Everything is known but ID, so we get:

ID = D × I / ( D + R )

Note that there is a question of percentages and percentage points. The percentage of answers actually makes the Democratic tilt look even more extreme.

11 thoughts on “Why Scientists Are Overwhelmingly Liberal

      • No. You can’t house train them, and they rip up the curtains.

        But as you might have noticed: the comment showed no indication of having read more than the first sentence. It’s really common. I find it slightly annoying when people criticize me when they clearly haven’t read me. But in this case, he’s just criticizing Krugman. And if I had to guess, he’s probably never even read Krugman. Krugman’s just an evil character used on conservative websites to frighten the true believers.

        • Oh yes, trolls are usually long on annoyance and short on comprehension.

          Do people even have curtains these days? I thought it was just stupid pieces of plastic.

          • Interesting you should mention that! In my work room, the blinds fell down. So I have put an old curtain up using thumbtacks. That’s probably what I was thinking.

  1. That “National Review” is picking on Tyson — about the most endearing of human beings — is gross in itself.

    Buckley wasn’t that much of an intellectual. He delighted in picking on easy targets he could cower with his vocabulary and facile talking points about world events. When he faced a Chomsky or Vidal, he got his ass kicked. He was a gayer, far more literate Bill O’Reilly.

    • Being an intellectual doesn’t necessarily mean being smart, although I think that Buckley was fairly smart. We can’t define the cutoff for being smart at Chomsky and Vidal. But being an intellectual is an orientation. It’s a way of looking at the world and valuing knowledge.

      • I think Buckley was wicked smart. Far smarter than me. But he was no intellectual. In those old “Firing Line” videos he scores easy laugh lines with the audience by taking cheap shots at “liberal” colleges. If you were picking apart someone’s argument, would you damn them for where they were published? No.

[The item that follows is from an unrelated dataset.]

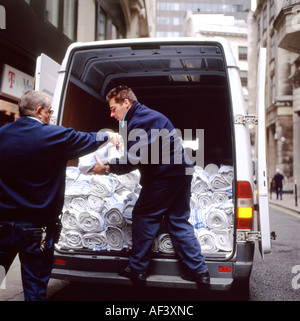 Zwei Männer, die Bereitstellung von Wäsche Leinen von der Rückseite eines Transporters gestoppt in einem Fenchurch Bereich Straße Stadt von London England UK KATHY DEWITT Stockfoto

        Buckley gave conservatism the glimmer of intellectualism, but he was no more a valuer of knowledge than Milton Friedman. Or Billy Graham, for that matter.

        Has there ever been a conservative who valued knowledge? None I’m aware of. Edmund Burke thought Tom Paine was a heinous threat, precisely because Paine’s clearheaded style of writing reached the Great Unwashed. When push comes to shove, conservatives despise the spread of knowledge. It gives the inferiors notions.

        But they love, oh do they love, spokespersons who can sound like intellectuals. Remember, plebes, we’re smarter than you. It’s why the Koch brothers happily fund “Nova”, and that show focuses entirely on futuristic super-science which will solve all our ills. Wow, science, who gets it? Transporters and spaceships, wow! If 99.99% of scientists warn us that climate change is a major threat to mammalian life on Earth, well, gosh, science stuff!

        No. Conservatives value knowledge the way I value chastity. As in, I pretend to consider it a virtue, while I secretly work to undermine it every chance I get.

        • I think you are being unfair to both Buckley and Friedman. Just because you uses rhetoric, doesn’t mean you aren’t an intellectual. Buckley and Burke were elitists, but still intellectuals. They might think that knowledge was a dangerous thing in the hands of the people, but that just makes them conservatives. That’s different from most conservative thought leaders today who not only think knowledge is bad for the people, they think it is bad for themselves too. Let’s not forget that even though Friedman was committed to his libertarian fantasies, he still believed in the necessity of central banks. I do wish he had lived long enough to see the 2008 financial crisis and to see that his biggest conclusion (that the Fed could have stopped the Great Depression) was wrong. I’ll bet at that age, he never would have accepted it. But the 50 year old Friedman would have known he was wrong.